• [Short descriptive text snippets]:

========================

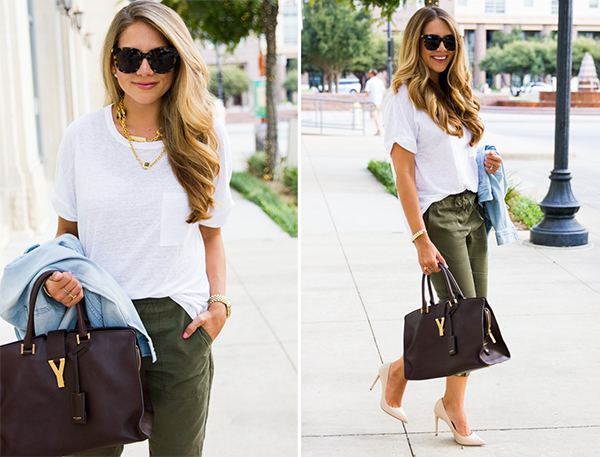 Green Pants Outfit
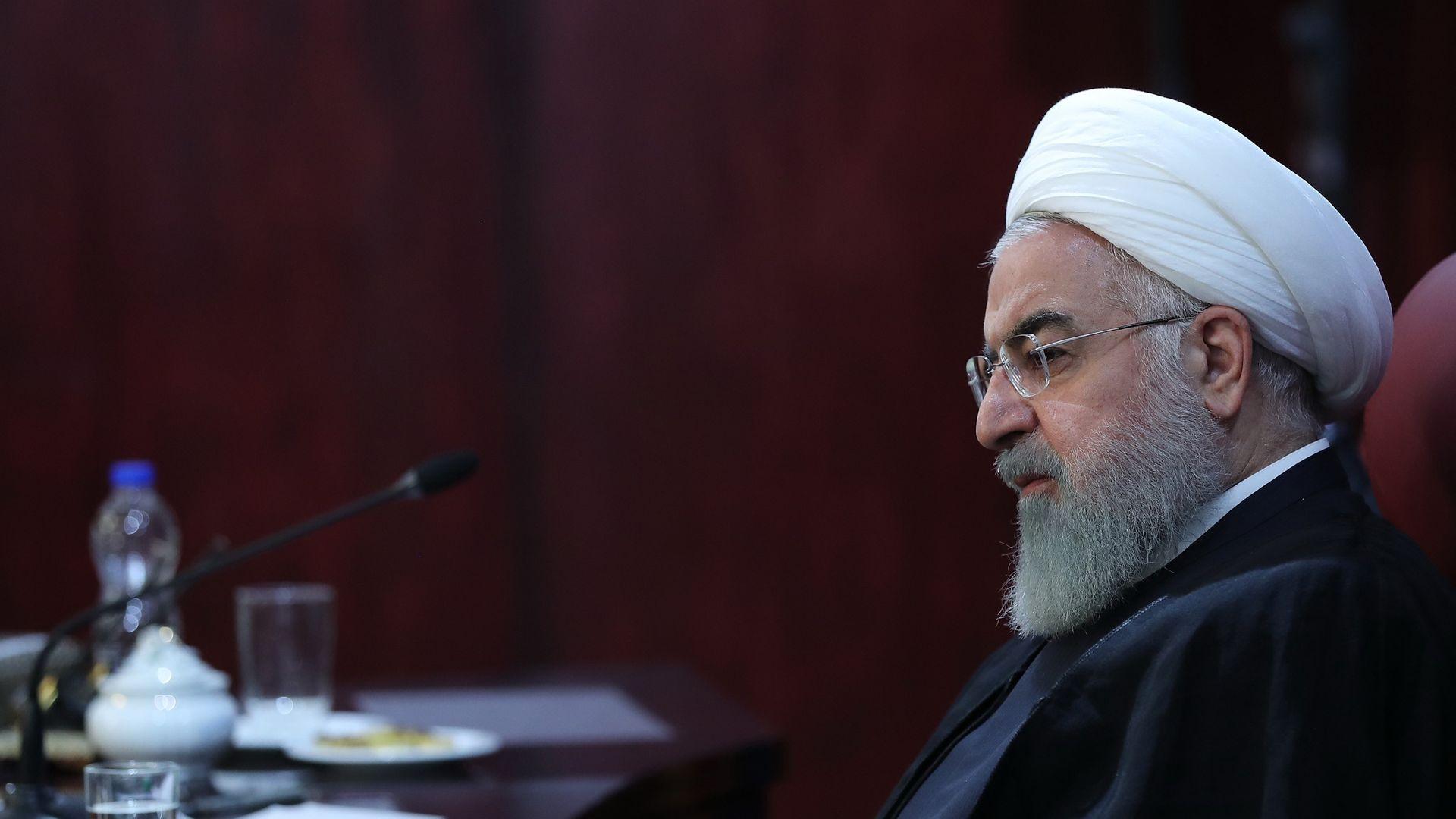 Hassan Rouhani looks menacing.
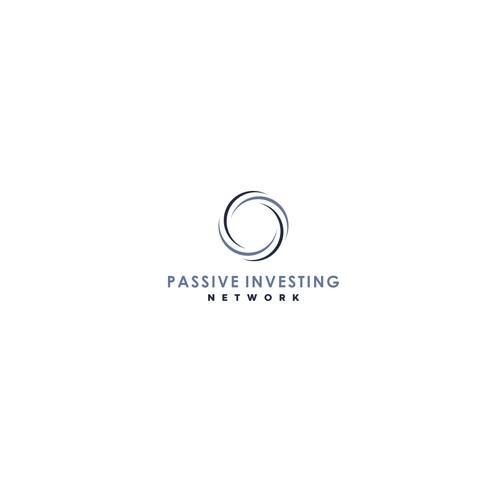 Bold logo contest for PASSIVE INVESTING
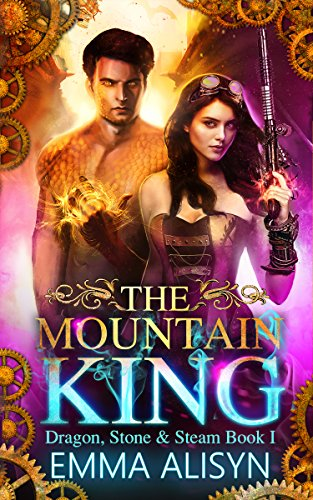 the-mountain-king-dragon-shifter-urban-fantasy-romance-dragon-stone-steam-book-1-english-edition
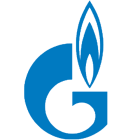 Logo_Gazprom-Energy-Co_dian-hasan-branding_RU-3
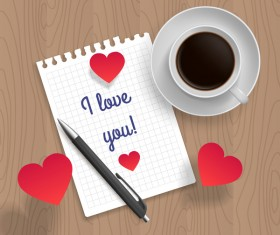 Romantic message with coffee and red heart vector 04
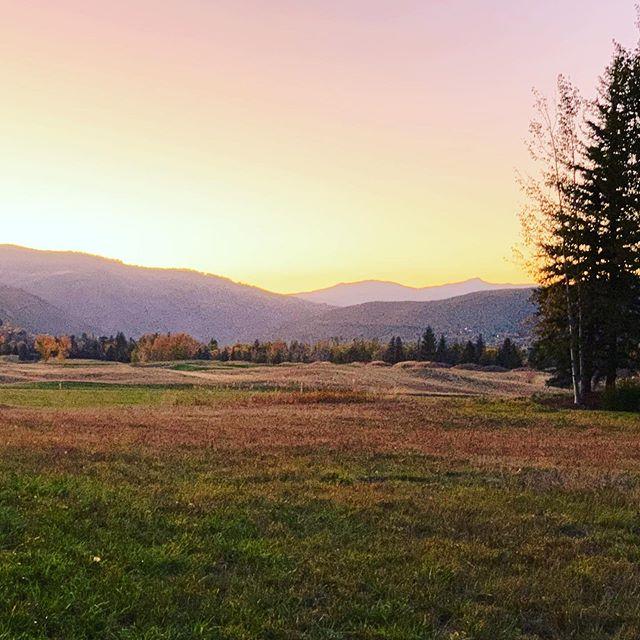 Fall in the mountains #denvercolorado #denver #denverapartments #coloradoliving #bluefamilydevelopment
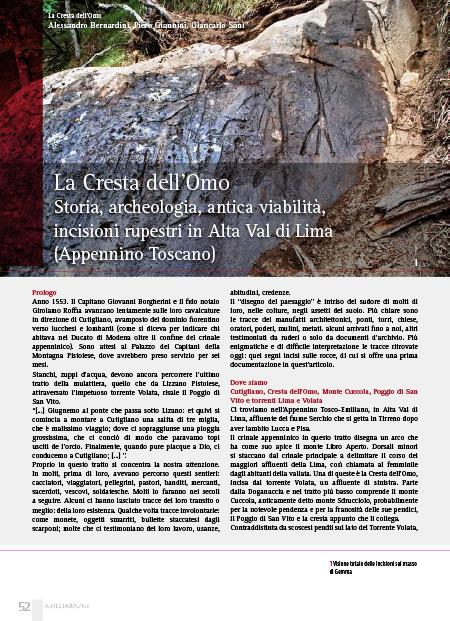 n12_cresta_olmo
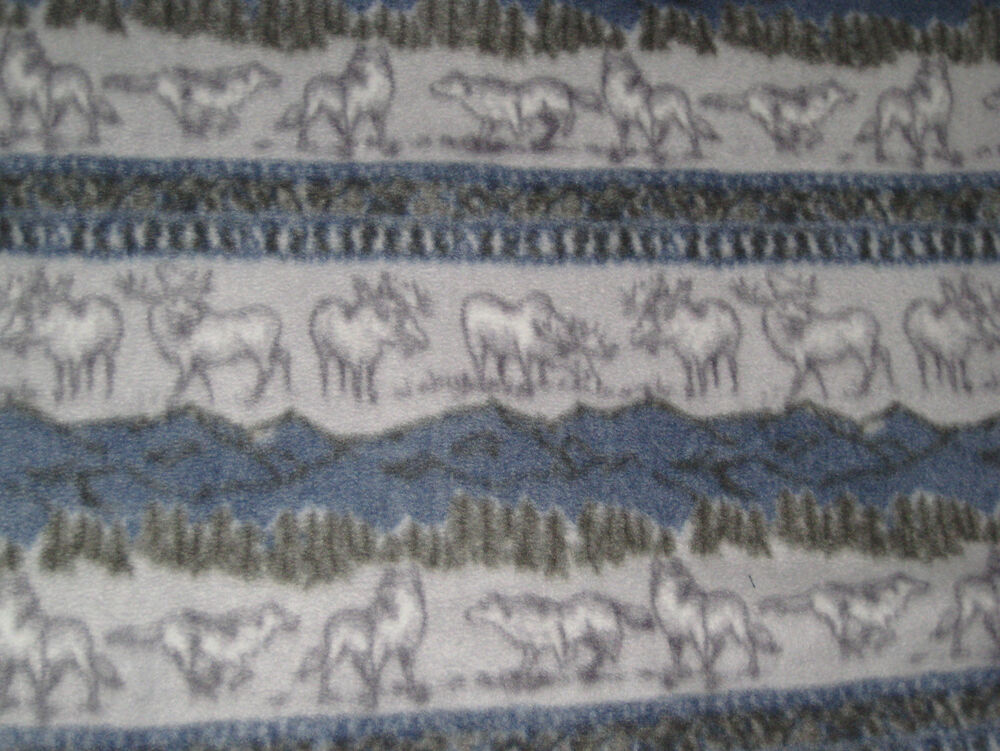 Moose Wolf Blizzard Fleece Fabric Material New Blue Grey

========================

• [Activity]: Print the records word for word and exclude any picture they hold.

• [Finished exercise]:
 Green Pants Outfit
 Hassan Rouhani looks menacing.
 Bold logo contest for PASSIVE INVESTING
 the-mountain-king-dragon-shifter-urban-fantasy-romance-dragon-stone-steam-book-1-english-edition
 Logo_Gazprom-Energy-Co_dian-hasan-branding_RU-3
 Romantic message with coffee and red heart vector 04
 Fall in the mountains #denvercolorado #denver #denverapartments #coloradoliving #bluefamilydevelopment
 n12_cresta_olmo
 Moose Wolf Blizzard Fleece Fabric Material New Blue Grey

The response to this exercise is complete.